## What the exercise asks
Copy out the lines below word for word, starting with the line that contains "to the camera?" and ending with the last line.

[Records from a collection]

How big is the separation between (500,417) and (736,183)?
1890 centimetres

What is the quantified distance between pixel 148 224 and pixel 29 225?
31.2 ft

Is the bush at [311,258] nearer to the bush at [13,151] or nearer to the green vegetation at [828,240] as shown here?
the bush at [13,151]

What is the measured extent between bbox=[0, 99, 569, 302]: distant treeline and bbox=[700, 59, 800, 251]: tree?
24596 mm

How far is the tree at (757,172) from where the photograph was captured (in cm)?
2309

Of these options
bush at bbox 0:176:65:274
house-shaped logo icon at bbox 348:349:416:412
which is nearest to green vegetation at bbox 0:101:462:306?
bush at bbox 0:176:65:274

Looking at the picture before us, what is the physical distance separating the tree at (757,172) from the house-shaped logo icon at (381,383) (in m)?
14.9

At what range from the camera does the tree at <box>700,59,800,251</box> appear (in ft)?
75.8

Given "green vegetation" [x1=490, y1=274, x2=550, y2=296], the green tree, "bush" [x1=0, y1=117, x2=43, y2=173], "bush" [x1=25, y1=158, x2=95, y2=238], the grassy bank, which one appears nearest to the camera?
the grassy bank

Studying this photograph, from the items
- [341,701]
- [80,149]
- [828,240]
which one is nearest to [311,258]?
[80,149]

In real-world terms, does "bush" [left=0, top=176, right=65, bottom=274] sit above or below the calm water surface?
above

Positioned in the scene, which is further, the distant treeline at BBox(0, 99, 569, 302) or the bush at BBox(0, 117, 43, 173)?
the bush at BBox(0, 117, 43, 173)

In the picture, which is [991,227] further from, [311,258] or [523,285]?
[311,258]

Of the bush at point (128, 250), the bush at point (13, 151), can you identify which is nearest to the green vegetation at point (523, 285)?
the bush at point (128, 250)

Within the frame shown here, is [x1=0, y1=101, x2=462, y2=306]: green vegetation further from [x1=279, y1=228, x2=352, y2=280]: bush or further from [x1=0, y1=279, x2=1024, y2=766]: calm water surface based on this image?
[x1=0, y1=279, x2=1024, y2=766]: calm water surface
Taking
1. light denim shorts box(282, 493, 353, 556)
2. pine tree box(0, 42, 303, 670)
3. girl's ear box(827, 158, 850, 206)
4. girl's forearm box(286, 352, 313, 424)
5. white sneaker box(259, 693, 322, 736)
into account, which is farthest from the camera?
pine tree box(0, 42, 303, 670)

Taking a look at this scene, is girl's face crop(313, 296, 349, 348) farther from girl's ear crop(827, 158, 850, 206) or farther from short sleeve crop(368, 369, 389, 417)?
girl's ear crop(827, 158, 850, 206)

## Solution
Given "green vegetation" [x1=490, y1=274, x2=550, y2=296], the green tree, "bush" [x1=0, y1=117, x2=43, y2=173], "bush" [x1=25, y1=158, x2=95, y2=238], the grassy bank, which one appears nearest to the camera?
the grassy bank

Studying this photograph, from the items
- [341,701]
- [80,149]
- [828,240]
which one is nearest to [311,258]?
[80,149]

In real-world terms, does "bush" [left=0, top=176, right=65, bottom=274] sit above or below the calm water surface?
above

Positioned in the scene, which is further, the distant treeline at BBox(0, 99, 569, 302) or the bush at BBox(0, 117, 43, 173)?
the bush at BBox(0, 117, 43, 173)

In the picture, which is [991,227] further from, [311,258] or [523,285]?
[311,258]

Of the bush at point (128, 250), the bush at point (13, 151), can you identify which is nearest to the green vegetation at point (523, 285)?
the bush at point (128, 250)

Within the frame shown here, is [x1=0, y1=101, x2=462, y2=306]: green vegetation further from [x1=279, y1=228, x2=352, y2=280]: bush or further from [x1=0, y1=279, x2=1024, y2=766]: calm water surface based on this image?
[x1=0, y1=279, x2=1024, y2=766]: calm water surface
Taking
1. light denim shorts box(282, 493, 353, 556)
2. pine tree box(0, 42, 303, 670)
3. girl's ear box(827, 158, 850, 206)
4. girl's forearm box(286, 352, 313, 424)
5. white sneaker box(259, 693, 322, 736)
into account, which is farthest from the camera?
pine tree box(0, 42, 303, 670)

Taking a look at this scene, is girl's face crop(313, 296, 349, 348) farther from girl's ear crop(827, 158, 850, 206) or farther from short sleeve crop(368, 369, 389, 417)?
girl's ear crop(827, 158, 850, 206)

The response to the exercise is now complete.